Production-ready ML data loading library with distributed training support, SIMD-accelerated transforms, pipe operator composition, HDF5/TFRecord/Zarr support, and GPU transforms. Built with C++17 for maximum performance.

Project description

TurboLoader

Production-Ready ML Data Loading Library

PyPI version Tests Python 3.10+ C++20 License: MIT


Overview

TurboLoader is a high-performance data loading library for machine learning workflows.
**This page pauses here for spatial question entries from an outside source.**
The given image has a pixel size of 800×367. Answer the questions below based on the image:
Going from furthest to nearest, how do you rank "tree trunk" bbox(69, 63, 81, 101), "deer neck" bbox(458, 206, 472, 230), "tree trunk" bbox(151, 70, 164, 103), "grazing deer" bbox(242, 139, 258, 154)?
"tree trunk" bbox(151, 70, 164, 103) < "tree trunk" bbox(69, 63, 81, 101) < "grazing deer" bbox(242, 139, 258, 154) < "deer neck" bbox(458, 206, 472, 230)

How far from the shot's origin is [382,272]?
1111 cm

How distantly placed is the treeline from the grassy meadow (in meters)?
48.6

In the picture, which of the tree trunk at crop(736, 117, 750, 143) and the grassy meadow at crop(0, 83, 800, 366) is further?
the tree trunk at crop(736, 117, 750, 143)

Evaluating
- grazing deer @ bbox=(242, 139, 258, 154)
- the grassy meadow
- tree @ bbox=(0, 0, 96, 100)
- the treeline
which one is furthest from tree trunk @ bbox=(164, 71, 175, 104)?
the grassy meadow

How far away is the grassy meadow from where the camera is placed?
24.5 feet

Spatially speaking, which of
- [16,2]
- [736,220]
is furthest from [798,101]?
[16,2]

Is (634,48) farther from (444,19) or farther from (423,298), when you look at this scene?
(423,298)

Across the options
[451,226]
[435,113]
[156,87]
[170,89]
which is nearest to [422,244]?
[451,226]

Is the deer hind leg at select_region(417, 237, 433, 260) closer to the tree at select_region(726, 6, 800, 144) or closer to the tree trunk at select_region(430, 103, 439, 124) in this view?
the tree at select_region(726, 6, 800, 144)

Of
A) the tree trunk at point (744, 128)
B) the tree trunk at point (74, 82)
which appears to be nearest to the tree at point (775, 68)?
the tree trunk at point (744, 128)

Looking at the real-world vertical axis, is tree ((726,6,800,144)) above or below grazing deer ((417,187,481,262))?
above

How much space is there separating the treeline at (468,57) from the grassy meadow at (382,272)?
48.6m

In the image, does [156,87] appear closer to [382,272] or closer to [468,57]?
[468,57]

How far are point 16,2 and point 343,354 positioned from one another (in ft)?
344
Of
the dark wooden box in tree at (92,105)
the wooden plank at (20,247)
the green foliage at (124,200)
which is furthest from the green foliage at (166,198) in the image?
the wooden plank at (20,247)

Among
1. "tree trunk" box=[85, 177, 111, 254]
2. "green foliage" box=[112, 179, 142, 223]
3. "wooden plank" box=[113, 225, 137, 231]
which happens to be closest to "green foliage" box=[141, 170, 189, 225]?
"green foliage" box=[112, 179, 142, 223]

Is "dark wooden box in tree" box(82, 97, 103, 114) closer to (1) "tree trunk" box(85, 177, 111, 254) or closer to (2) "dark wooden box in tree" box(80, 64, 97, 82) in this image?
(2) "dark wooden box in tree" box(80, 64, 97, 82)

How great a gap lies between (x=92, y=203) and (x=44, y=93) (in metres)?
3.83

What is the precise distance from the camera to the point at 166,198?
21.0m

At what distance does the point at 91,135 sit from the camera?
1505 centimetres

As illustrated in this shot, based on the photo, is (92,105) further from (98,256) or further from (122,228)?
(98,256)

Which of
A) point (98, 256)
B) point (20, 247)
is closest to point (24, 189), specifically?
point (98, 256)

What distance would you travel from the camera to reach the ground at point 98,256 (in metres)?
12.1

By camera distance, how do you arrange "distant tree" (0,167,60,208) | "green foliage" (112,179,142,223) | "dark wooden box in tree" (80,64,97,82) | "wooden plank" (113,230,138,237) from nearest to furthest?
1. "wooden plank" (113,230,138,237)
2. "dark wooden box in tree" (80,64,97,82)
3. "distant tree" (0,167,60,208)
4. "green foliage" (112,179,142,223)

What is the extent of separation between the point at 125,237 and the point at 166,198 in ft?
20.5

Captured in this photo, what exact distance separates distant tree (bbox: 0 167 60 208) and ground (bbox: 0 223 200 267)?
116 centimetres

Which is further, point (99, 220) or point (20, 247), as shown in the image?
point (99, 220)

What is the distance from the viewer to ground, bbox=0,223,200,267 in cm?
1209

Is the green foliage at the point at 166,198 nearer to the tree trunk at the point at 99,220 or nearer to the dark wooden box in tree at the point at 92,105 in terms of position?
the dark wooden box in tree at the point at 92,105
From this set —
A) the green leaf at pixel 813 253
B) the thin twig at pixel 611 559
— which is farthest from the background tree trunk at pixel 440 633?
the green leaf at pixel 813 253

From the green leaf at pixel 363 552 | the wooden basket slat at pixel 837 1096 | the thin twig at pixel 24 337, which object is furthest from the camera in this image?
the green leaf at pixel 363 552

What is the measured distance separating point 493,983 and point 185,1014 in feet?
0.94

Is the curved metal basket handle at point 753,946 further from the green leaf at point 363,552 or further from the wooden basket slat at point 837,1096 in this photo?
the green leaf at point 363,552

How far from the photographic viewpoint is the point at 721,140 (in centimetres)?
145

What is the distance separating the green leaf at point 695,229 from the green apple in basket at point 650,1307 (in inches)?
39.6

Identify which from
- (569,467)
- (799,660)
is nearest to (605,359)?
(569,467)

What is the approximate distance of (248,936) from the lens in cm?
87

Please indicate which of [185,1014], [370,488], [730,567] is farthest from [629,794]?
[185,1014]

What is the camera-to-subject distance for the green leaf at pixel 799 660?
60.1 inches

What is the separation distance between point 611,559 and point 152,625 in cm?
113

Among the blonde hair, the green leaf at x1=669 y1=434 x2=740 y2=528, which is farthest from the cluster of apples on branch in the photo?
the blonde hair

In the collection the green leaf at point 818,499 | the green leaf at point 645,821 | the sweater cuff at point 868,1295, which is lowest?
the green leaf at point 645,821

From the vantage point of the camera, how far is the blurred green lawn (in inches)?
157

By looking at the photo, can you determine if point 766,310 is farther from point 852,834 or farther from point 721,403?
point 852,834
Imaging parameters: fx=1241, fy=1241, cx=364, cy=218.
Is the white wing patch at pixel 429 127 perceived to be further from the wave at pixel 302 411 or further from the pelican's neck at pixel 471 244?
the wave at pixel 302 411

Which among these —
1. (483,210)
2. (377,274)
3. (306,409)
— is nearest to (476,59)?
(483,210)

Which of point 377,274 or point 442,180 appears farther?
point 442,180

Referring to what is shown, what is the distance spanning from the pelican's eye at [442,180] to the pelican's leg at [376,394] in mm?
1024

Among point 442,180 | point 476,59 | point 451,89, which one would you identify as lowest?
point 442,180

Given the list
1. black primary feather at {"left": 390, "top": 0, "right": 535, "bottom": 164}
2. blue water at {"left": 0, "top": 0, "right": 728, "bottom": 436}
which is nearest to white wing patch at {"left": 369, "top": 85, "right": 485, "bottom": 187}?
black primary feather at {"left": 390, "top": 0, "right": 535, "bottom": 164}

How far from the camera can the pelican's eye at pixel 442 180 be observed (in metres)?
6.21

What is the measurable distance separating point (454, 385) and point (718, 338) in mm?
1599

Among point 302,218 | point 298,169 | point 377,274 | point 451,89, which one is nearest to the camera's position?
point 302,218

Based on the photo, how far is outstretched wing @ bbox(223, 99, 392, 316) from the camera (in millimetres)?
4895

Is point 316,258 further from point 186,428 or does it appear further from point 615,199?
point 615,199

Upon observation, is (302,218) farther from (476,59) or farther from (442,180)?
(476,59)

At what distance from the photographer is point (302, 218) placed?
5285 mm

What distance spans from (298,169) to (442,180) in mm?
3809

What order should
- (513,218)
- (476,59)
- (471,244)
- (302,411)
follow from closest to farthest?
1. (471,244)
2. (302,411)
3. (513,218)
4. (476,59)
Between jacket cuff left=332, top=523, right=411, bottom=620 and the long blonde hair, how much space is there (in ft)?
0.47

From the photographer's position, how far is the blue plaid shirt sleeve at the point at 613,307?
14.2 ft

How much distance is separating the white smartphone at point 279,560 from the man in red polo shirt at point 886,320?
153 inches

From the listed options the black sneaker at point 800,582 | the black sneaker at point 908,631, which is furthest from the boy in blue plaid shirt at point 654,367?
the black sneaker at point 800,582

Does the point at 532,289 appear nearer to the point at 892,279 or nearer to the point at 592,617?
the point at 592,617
Built with C++20 and featuring Python bindings, it provides efficient data loading with SIMD-accelerated transforms, custom binary formats, and distributed training support.

Core Features

  • Decoded Tensor Caching (v2.7.0) - cache_decoded=True for 100K+ img/s on subsequent epochs
  • Multiple Loader Types - FastDataLoader (8-12% faster), MemoryEfficientDataLoader, standard DataLoader
  • Distributed Training Support - Multi-node data loading with deterministic sharding
  • SIMD-Accelerated Transforms - 19 vectorized transforms using AVX2/AVX-512/NEON
  • TBL v2 Binary Format - Custom format with LZ4 compression for reduced storage
  • Framework Integration - Seamless support for PyTorch, TensorFlow, and JAX
  • Memory-Mapped I/O - Zero-copy file access for improved throughput
  • Lock-Free Queues - Concurrent data structures for efficient multi-threading
  • GPU JPEG Decoding - Optional NVIDIA nvJPEG support for accelerated decoding

Installation

From PyPI (Recommended)

pip install turboloader

From Source

git clone https://github.com/ALJainProjects/TurboLoader.git
cd TurboLoader
pip install -e .

System Requirements

  • Python: 3.10 or higher
  • Compiler: C++20 capable (GCC 10+, Clang 12+, MSVC 19.29+)
  • OS: macOS, Linux, Windows

Optional Dependencies

Install for enhanced performance:

# macOS
brew install jpeg-turbo libpng libwebp lz4

# Ubuntu/Debian
sudo apt-get install libjpeg-turbo8-dev libpng-dev libwebp-dev liblz4-dev

Quick Start

Basic Usage

import turboloader

# Create DataLoader
loader = turboloader.DataLoader(
    'imagenet.tar',
    batch_size=128,
    num_workers=8
)

# Iterate over batches
for batch in loader:
    for sample in batch:
        image = sample['image']  # NumPy array (H, W, C)
        label = sample['label']
        # Train your model...

With Transforms

import turboloader

# Create transforms
resize = turboloader.Resize(224, 224)
normalize = turboloader.ImageNetNormalize()
flip = turboloader.RandomHorizontalFlip(p=0.5)

# Apply transforms
loader = turboloader.DataLoader('data.tar', batch_size=64, num_workers=8)

for batch in loader:
    for sample in batch:
        img = sample['image']
        img = resize.apply(img)
        img = flip.apply(img)
        img = normalize.apply(img)
        # Ready for training

PyTorch Integration

import turboloader
import torch

loader = turboloader.DataLoader('imagenet.tar', batch_size=64, num_workers=8)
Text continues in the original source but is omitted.